Come mai il frugare nella vita degli altri, famosi o sconosciuti, assicura ricchezza e potere? Dove nasce la passione della spiata?
Va detto subito che la voglia di ficcare il naso nella vita degli altri non è solo un’invenzione dei tempi moderni. L’occhio dell’essere umano è sempre stato attento a cosa faceva il suo vicino. Sia perché in tempi più rozzi da ciò poteva dipendere la tua stessa vita, sia perché l’uomo è un essere relazionale e ciò che fa l’altro lo interessa, può dischiudere nuove attività, prospettive, piaceri, e, naturalmente, conflitti.
Sapere cosa facevano gli altri ha sempre tanto interessato che per conoscerlo si scomodava (e tuttora si scomoda, spesso a caro prezzo) l’Aldilà, sotto forma di indovini ed anime, convocate per vedere cosa hanno fatto.
La spiata è presente anche ai vertici della letteratura mondiale, come nella Divina Commedia di Dante, dove si scoprono gli altarini di venerati Maestri, uomini di Chiesa, e naturalmente politici, di cui si illustrano le diverse collocazioni dopo la morte, spiegandone le privatissime ragioni e i perché.
Il fatto è che guardare le debolezze e le malefatte degli altri ti fa meglio riflettere sulle tue.
L’essere umano, come ha notato nei suoi lavori l’antropologo René Girard, è essenzialmente “mimetico”: riconosce i suoi desideri e impulsi quando li vede nei comportamenti degli altri.
Le neuroscienze hanno aggiunto un tassello alla spiegazione del fenomeno: nel cervello abbiamo dei “neuroni specchio” che si attivano osservando i comportamenti degli altri, coi quali ci immedesimiamo (empatia), differenziando poi il nostro atteggiamento in simpatia, o antipatia.
In ogni caso l’altro rappresenta il nostro specchio, la nostra scuola di vita, che ci insegna ad imitarlo, o a fare diverso da lui, ad opporci al suo comportamento.
L’ormai generalizzato costume della “spiata” però, è un’evidente degenerazione di questo bisogno umano di misurare, ed anche educare se stesso, proprio osservando i comportamenti degli altri, ed i loro esiti. Nell’informazione rubata, entrando senza che l’altro lo sappia nella sua vita, c’è un’evidente violenza e slealtà: spiare un telefonino è ancora molto peggio che guardare dal buco di una serratura di una porta che l’altro poteva improvvisamente aprire, smascherandoti.

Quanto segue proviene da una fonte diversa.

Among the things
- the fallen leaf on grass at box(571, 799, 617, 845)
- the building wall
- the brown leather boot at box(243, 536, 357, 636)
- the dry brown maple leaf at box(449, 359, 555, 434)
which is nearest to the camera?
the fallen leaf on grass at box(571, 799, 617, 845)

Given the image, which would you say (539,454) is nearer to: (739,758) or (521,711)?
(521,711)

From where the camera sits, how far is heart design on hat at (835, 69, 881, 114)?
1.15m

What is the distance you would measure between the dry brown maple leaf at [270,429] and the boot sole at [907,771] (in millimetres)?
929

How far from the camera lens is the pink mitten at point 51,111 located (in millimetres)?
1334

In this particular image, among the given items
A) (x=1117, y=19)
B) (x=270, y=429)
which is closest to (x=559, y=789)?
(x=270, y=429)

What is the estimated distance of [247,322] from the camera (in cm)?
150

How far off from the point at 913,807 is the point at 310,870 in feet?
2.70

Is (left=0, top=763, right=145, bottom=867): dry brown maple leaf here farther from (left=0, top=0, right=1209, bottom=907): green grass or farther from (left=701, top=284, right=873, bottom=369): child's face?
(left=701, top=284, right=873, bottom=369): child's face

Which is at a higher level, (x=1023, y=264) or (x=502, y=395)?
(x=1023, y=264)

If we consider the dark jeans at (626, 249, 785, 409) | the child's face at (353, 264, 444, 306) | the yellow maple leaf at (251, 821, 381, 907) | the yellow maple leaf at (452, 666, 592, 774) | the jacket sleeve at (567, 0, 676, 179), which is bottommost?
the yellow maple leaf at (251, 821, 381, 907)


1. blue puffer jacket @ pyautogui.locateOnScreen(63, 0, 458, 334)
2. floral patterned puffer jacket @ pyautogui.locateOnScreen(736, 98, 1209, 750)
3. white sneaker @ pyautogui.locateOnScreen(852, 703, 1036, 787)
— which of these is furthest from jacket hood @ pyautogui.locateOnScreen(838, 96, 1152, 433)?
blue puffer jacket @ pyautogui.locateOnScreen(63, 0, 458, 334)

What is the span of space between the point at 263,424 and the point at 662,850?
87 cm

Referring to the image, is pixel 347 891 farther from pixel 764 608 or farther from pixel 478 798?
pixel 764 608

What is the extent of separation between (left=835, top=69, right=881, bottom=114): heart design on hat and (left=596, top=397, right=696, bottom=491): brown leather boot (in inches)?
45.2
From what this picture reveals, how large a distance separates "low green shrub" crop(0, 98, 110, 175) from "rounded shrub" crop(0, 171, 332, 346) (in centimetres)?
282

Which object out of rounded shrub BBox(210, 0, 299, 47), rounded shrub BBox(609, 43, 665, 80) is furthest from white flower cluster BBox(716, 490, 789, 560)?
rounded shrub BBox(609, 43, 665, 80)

Come nella guerra impersonale e meccanica dei droni, il pettegolezzo tecnologicamente protetto rende la vittima particolarmente esposta, e il nemico ingiustamente protetto. Il fatto che l’ultimo e grande scandalo su intercettazioni e spiate stia avvenendo in Inghilterra, il Paese dove George Orwell immaginò l’angoscioso scenario di 1984, non è forse solo una banale coincidenza, ma uno di quelli che C.G. Jung chiamava “eventi significativi”, prodotti dalla continua interazione psicologica tra inconscio collettivo e psicologia individuale.
Anche la reazione forte della politica inglese, pesantemente coinvolta nella vicenda, sembra indicare la necessità di prendere coscienza di come il gossip ed il suo utilizzo politico o commerciale, rappresentino ormai una temibile violazione della persona umana.
Il pettegolezzo può interessare, divertire molti, e perfino istruire. Può anche però distruggere le persone, e intere Nazioni.